The Illinois Supreme Court announced Tuesday that 4th District Appellate Justice Lisa Holder White has been appointed to succeed Justice Rita Garman, making her the first Black woman to serve on the state’s high court.
“Being appointed to the Illinois Supreme Court is the honor of a lifetime. I am humbled by the confidence Justice Rita B. Garman and the entire Court have placed in me,” Holder White said in a news release. “My service to the judiciary for the past 21 years has helped prepare me for this historic moment. I look forward to the privilege of resolving matters my fellow citizens bring
before the Court.”
Garman, 78, a Republican, announced Monday that she would retire from the bench effective July 7 after 21 years on the court and 48 years as a judge in Illinois. She was the first woman to be named judge in a downstate circuit and the first woman to serve on the 4th District Court of Appeals.
Because Garman’s official retirement will come after the primary on June 28, the court had the constitutional authority to appoint her successor.
Holder White, 54, also a Republican, will be sworn in on July 8, which will roughly coincide with the swearing in of Ketanji Brown Jackson as the first Black woman on the U.S. Supreme Court. White’s term will expire Dec. 2, 2024, after a full-time replacement is chosen in the November 2024 elections.
A native of Decatur, Holder White earned a bachelor’s degree from Lewis University in Romeoville in 1990 and a law degree from the University of Illinois College of Law in Urbana-Champaign in 1993.
She began her career as an assistant state’s attorney in Macon County before going into private practice.
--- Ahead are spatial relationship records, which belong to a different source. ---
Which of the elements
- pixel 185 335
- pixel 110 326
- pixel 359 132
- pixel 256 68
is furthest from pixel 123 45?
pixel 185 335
She was named an associate judge in the 6th Judicial Circuit in 2001, making her the first Black judge in that circuit, and was appointed to be a circuit judge in 2008 to fill a retirement vacancy.
She was appointed to the 4th District Court of Appeals in 2013 to succeed the late Justice John T. McCullough, who died the previous October, making her the first Black judge in the appellate district. She was elected to that seat in 2014.
While on the appellate court, Holder White took part in a number of significant decisions.
In August 2020, she was part of a panel that ruled that a Sangamon County judge acted prematurely in dismissing a lawsuit by John Tillman, CEO of the conservative think tank Illinois Policy Institute, who challenged the validity of $25.2 billion worth of bonds the state had issued in prior years. The case was sent back to Sangamon County and was ultimately unsuccessful.
Later that same month, Holder White joined two other justices in ruling that Gov. JB Pritzker had the authority to set protocols for the transfer of inmates from county jails to state prisons during the COVID-19 pandemic, thus temporarily halting an order issued by a Montgomery County judge to resume those transfers.
And in February this year, in another COVID-19-related case, she partially dissented from a decision not to rule on an appeal of a Sangamon County judge’s decision that invalidated Pritzker’s school mask mandate.
A majority in that case said the issue was moot because the emergency rules issued earlier by the Illinois Department of Public Health had expired and a legislative panel in charge of reviewing such rules had declined to extend them. Holder White dissented from that part of the opinion and said the court should have ruled on the issue.
On Feb. 25, the Illinois Supreme Court agreed that the issue was moot but vacated the circuit court’s temporary restraining order blocking enforcement of the mask requirement. Pritzker lifted the mask mandate for schools and most other public places on Feb. 28.

Holder White previously served on and chaired the Illinois Supreme Court Judicial Conference Committee on Education, which is charged with planning and providing continuing judicial education for Illinois judges. She also teaches at the bi-annual Education Conference, which all Illinois state court judges are required to attend, and previously served as an instructor for “New Judge School.”